Jangan lupa, seperti kita yang nggak melulu menimbang soal uang, klien juga bisa mempertimbangkan faktor lain yang boleh jadi sepaket sama harga kita misalnya reliability termasuk ketepatan waktu atau attitude kita :)
—
Oke, sekian dulu dari saya, mudah-mudahan dapat membantu. Sekali lagi, semua saya tulis berdasarkan pengalaman pribadi, jadi mohon maaf kalau sekiranya ada yang kurang berkenan. Kalau ada yang mau ditambahkan, boleh share di komen loh ya!

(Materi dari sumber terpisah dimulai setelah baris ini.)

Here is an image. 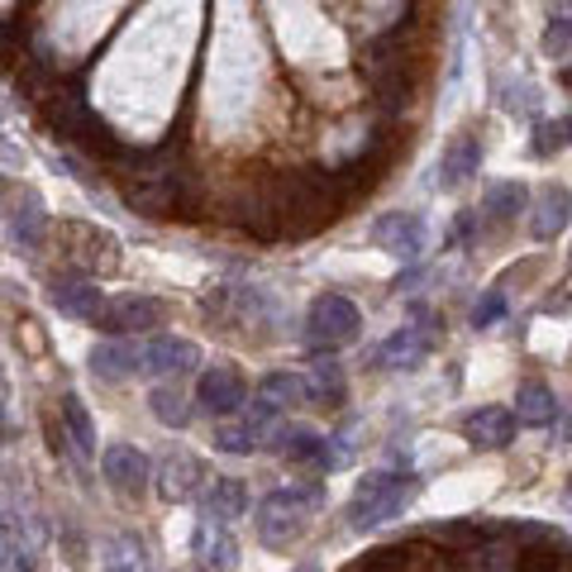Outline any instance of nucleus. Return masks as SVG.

And this is probably a good read:
3 Comments
Bener juga. Portfolio penting banget, apalagi kalau order dari klient yg notabene punya nama besar. Sebagai pemula, gapapalah agak miring2 dikit bayarannya, setidaknya ada ilmu, skill, atau bahkan value yg In syaa Allah akan kita dapatkan. Saya yakin, lama kelamaan akan makin berkembang.. thanks sharing ilmunya ya mba putty ?
Nice post, kita ingin dihargai berapa? Kebingungan kadang menghampiri rate card blogger hehhe
it’s “Ono rego, ono rupo” btw.. but indeed it is.
Thanks for the nice sharing!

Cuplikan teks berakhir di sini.